Мировоззрение Грау раскрывается в пространных внутренних монологах, большинство из которых посвящено прославлению природы как Божьего чуда. Неисчислимая красота творения представляется Грау неоспоримым доказательством существования Бога и бессмертия души: «… вы говорите: бога нет. Ну, тогда человек, значит, сам себе создал бога, тогда это стремление человека к богу и есть бог. Но, ведь, не может же быть, чтобы не было бога, потому что эта самая тоска, это стремление человека божественно, а мир божественно прекрасен. Что ты чувствуешь, когда смотришь на свою руку? A когда птицы поют в лесу, что ты испытываешь? Откуда это вечное томление, вечная тоска, сжигающие твое сердце? Этот трепет — зачем они? Ведь, мы только песчинки, гонимые ветром. Откуда же в этих песчинках желания, чувства, экстаз?» (С. 127-128). «Люди сами не знают, какие сокровища таятся в их сердцах. Он [Грау] затем и пришел сюда, чтобы разрыть эти залежи и вынести на свет божий скрытые сокровища. Человек, неспособный любить, разве может чувствовать красоту? — или то великое, что заключает в себе и любовь, и красоту и лишь в редкие бесценные мгновения открывается человеку?» (С. 82). Эти рассуждения прямо созвучны высказываниям Мышкина о том, что «красота спасет мир», а также его монологу на званом вечере у Епанчиных о рае на земле (8; 459). Грау фактически повторяет одну из центральных мыслей Достоевского о том, что вековечная тоска человечества по райской гармонии (см. сон Версилова о золотом веке) сама по себе является доказательством существования Бога и бессмертия: «Несмотря на все, я верю в бессмертие души. <...> Разве можно заковать в раму слов миллион ощущений и лучей, исходящих в единый час из вашей души? Нет, господа, я уверен, что никогда человеку не могла бы прийти в голову эта мысль, если бы в ней не было доли истины!» (С. 214)

При мысли о том, сколько страдания в мире, Грау сетует, что люди не видят, как чудесен и прекрасен каждый миг их жизни; не понимают, что высший смысл ей придает любовь к ближнему. Т. б. он приближается к центральной идее Достоевского, что «всякий перед всеми за всех и за все виноват», старца Зосимы («Братья Карамазовы» - 14; 262).

В отличие от Мышкина, Грау проповедует обновленное христианство, свободное от догм (хотя и Мышкин в беседе с Рогожиным свидетельствует, что он еще только на пути к вере – 8; 182-184).

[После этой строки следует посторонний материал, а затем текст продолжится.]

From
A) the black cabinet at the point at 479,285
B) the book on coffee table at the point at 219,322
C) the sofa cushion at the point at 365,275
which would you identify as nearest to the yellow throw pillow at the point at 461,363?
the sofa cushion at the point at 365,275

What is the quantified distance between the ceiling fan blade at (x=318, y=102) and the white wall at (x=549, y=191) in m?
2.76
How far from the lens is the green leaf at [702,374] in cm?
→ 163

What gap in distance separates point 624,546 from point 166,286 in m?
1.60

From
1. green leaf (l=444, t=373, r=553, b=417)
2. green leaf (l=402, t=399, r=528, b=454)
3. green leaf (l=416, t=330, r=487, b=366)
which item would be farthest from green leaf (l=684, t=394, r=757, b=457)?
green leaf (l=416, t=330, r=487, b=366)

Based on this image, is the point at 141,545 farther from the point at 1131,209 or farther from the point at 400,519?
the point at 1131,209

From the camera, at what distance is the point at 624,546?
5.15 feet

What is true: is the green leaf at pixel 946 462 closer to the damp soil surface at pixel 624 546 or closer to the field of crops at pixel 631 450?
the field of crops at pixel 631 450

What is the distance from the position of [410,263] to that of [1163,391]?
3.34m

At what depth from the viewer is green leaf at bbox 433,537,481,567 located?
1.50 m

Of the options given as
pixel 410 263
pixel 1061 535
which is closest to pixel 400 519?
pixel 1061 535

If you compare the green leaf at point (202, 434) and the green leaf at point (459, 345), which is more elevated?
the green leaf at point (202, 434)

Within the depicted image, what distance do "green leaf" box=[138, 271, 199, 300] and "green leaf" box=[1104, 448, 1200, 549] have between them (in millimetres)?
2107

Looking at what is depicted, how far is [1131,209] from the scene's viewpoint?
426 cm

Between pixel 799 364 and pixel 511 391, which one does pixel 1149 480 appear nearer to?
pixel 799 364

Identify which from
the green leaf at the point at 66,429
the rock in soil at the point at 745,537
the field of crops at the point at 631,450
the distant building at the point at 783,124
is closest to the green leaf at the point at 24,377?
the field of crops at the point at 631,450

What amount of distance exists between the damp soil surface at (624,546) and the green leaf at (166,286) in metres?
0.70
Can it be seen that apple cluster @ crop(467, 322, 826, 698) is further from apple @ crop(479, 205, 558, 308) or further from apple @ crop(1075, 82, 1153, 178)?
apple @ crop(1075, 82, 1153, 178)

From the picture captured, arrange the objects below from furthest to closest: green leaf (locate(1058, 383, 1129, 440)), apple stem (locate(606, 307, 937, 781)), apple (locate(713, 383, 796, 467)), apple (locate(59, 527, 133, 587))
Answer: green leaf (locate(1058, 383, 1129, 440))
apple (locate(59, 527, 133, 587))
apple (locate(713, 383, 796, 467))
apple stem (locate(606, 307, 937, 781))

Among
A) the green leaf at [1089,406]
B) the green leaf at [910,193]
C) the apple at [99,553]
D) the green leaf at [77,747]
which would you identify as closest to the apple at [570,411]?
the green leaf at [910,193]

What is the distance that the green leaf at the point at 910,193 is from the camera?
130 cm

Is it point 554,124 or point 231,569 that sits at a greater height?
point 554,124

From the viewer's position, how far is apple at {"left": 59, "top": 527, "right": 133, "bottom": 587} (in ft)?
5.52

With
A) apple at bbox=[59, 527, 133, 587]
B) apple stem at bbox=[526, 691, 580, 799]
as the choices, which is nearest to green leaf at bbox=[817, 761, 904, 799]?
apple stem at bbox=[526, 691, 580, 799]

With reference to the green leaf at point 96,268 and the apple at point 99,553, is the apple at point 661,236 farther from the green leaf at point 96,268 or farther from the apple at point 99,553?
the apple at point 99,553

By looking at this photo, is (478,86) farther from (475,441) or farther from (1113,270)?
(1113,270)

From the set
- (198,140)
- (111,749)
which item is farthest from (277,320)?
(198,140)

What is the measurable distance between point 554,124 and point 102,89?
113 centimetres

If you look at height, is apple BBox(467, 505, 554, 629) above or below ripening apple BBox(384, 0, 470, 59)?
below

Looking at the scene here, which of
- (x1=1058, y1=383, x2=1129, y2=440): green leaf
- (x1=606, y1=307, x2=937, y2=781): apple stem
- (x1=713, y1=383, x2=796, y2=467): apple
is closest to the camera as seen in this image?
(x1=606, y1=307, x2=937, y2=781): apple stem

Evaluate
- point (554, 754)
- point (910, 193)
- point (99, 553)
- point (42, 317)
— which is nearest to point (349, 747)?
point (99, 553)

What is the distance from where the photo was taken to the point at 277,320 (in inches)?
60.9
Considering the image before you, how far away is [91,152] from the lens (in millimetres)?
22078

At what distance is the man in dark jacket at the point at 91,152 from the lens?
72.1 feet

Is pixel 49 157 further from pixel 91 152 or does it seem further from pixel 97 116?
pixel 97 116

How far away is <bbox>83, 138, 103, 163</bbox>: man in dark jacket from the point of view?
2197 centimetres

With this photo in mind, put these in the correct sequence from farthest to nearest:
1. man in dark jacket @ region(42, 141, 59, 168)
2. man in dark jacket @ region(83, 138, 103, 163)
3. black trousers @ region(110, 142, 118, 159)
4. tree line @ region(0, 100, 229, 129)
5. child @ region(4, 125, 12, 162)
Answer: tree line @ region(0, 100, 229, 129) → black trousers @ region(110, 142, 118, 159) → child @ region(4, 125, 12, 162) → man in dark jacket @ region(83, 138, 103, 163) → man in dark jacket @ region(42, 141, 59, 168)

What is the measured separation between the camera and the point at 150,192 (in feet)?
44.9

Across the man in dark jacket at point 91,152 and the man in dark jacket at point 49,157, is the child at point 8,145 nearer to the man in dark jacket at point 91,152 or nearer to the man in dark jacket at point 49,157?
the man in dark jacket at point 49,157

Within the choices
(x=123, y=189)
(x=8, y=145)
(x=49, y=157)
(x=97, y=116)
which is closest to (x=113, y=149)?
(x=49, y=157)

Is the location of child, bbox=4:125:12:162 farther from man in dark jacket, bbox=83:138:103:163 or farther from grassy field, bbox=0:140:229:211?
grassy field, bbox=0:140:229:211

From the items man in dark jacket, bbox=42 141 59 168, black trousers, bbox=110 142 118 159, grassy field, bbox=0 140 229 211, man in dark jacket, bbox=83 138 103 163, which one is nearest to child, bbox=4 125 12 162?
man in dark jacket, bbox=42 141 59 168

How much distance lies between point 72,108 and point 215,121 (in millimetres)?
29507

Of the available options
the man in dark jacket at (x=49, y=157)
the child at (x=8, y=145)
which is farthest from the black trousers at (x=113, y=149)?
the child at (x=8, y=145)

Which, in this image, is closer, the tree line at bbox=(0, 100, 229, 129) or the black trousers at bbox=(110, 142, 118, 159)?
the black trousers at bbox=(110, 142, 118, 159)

В речи Грау на маскараде (функциональной параллели речи Мышкина на званом вечере) пастор призывает к возвращению к европейской духовной культуре в целом (к Баху и Гете), в то же время как его собеседники приговаривают культуру за «старомодность» перед лицом технического прогресса и идей освобождения человека в наступившем ХХ столетии. Грау, наоборот считает, что по сравнению со Средними веками, совр. Европа оскудела духовно («Мощное движение, восторги, окрыленность идеала? Где они? В Европе? По-моему, в наше время Европа далеко не носительница культуры. Это тоже вас забавляет? <...> Большие взлеты чувства — у нас были в средние века, с великими восторгами духа, тоской по свободе! Я знаю, вы не очень сочувствуете монахам, но, ведь, основная идея монашества была глубока» - с. 204), что прямо соответствует рассуждениям Мышкина и Лебедева о монашестве средних веков («помутились источники жизни» - 8; 315) и совпадает с оценкой самого Достоевского прошлого и настоящего Европы.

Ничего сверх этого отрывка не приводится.